Um crença errônea compulsivamente difundida entre os críticos desinformados do Bolsa Família é que ele estimula as mulheres pobres a terem mais filhos para receberem uma quantia maior em dinheiro do Governo Federal. Sem entrar no mérito do quão é ilógico o argumento - a quantia recebida é proporcionalmente muito pequena diante das despesas de criação de um filho -, os dados do IBGE mostram o contrário. Enquanto a média nacional de recuo na taxa de natalidade é de apenas 20,17%, entre as mulheres mais pobres chegou a 30%. É contrassenso, portanto, afirmar que elas estão sendo estimuladas a ter mais filhos. 

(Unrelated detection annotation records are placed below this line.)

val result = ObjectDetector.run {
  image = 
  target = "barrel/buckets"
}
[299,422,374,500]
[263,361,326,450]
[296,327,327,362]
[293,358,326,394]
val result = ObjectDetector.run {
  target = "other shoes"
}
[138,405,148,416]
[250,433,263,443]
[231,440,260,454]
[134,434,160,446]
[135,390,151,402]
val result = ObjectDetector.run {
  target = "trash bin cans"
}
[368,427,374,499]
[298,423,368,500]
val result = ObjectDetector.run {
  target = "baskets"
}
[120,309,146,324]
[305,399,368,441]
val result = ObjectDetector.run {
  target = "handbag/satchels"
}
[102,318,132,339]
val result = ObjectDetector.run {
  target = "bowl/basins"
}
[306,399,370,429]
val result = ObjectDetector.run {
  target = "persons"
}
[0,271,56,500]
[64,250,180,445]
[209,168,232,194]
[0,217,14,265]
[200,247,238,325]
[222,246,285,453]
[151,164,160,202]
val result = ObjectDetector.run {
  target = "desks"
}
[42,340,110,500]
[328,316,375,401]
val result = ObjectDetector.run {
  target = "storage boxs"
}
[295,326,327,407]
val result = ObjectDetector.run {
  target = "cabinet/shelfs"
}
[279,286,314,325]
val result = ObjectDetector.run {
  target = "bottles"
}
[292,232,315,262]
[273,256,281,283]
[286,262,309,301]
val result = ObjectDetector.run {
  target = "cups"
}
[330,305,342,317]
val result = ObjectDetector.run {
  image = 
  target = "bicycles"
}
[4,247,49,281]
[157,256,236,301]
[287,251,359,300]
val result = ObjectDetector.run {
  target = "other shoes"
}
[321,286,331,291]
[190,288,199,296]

Apesar destes avanços, ainda temos muito a avançar na gestão do programa. A principal delas, acredito eu, é melhorar sua fiscalização. Conforme exposto, a lei atual atribui aos municípios a responsabilidade por garantir a fidedignidade das informações oferecidas e o recebimento do benefício apenas por aquelas famílias que realmente precisam dele. O problema é que a maioria das fraudes acontece exatamente aí - nos municípios -, então, há pouco interesse dos próprios municípios em investigá-las e puni-las. A mesma lei credita ao povo o controle do programa, mas a maior parte das pessoas desconhece aspectos básicos de seu funcionamento e não tem a iniciativa de denunciar as irregularidades que testemunha. Seria mais efetivo se a própria união criasse recursos específicos de investigação para os programas sociais. Estes recursos devem ser geridos por pessoas sem vínculos com a administração municipal para reduzir as chances de conflitos de interesse.  Seria bom, ainda, que se criassem mecanismos para que a população tivesse acesso a maior quantidade de informações sobre estes o Bolsa Família e outros programas de Assistência Social. Conhecendo-os melhor, saberiam avaliar criticamente seu funcionamento e fazer uso dos recursos disponíveis para fiscalização e controle social.